• BRIEF: Within the listing below, please copy exactly the lines between the line holding "4. Thread the" and the line holding "Kanso Halo Accessory User Guide 9", inclusive.
* * * * * * *
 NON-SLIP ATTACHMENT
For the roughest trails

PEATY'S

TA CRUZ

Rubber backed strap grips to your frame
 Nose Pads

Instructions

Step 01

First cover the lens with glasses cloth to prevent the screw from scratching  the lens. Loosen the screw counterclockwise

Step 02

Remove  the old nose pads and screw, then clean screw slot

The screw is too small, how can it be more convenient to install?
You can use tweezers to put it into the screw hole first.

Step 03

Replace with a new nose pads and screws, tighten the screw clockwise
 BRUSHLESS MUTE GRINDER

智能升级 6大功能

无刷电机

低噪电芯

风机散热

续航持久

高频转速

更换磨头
* * * * * * *
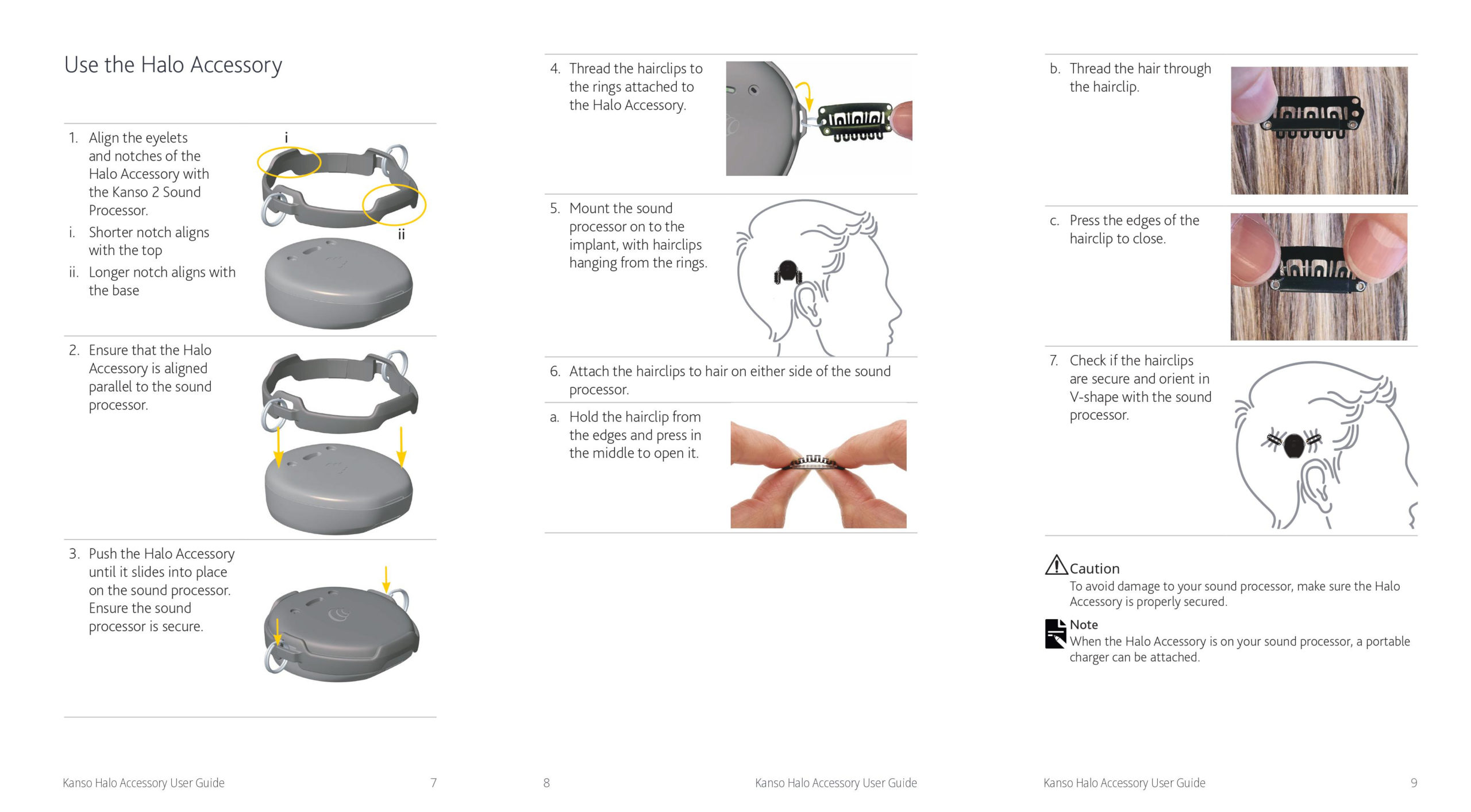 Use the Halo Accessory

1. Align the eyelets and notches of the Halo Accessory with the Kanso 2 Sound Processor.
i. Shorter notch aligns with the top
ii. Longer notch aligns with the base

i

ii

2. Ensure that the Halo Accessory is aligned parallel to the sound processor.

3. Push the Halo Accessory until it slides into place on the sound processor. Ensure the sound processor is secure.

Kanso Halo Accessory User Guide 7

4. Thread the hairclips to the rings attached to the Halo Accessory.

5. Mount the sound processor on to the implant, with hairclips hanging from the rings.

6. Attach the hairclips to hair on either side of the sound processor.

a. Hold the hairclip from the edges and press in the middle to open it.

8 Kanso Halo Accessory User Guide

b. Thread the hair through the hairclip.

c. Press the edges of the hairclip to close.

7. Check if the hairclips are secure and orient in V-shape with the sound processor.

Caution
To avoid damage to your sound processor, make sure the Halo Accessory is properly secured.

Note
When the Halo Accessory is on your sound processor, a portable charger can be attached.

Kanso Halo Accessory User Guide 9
* * * * * * *
• TASK RESPONSE:
4. Thread the hairclips to the rings attached to the Halo Accessory.

5. Mount the sound processor on to the implant, with hairclips hanging from the rings.

6. Attach the hairclips to hair on either side of the sound processor.

a. Hold the hairclip from the edges and press in the middle to open it.

8 Kanso Halo Accessory User Guide

b. Thread the hair through the hairclip.

c. Press the edges of the hairclip to close.

7. Check if the hairclips are secure and orient in V-shape with the sound processor.

Caution
To avoid damage to your sound processor, make sure the Halo Accessory is properly secured.

Note
When the Halo Accessory is on your sound processor, a portable charger can be attached.

Kanso Halo Accessory User Guide 9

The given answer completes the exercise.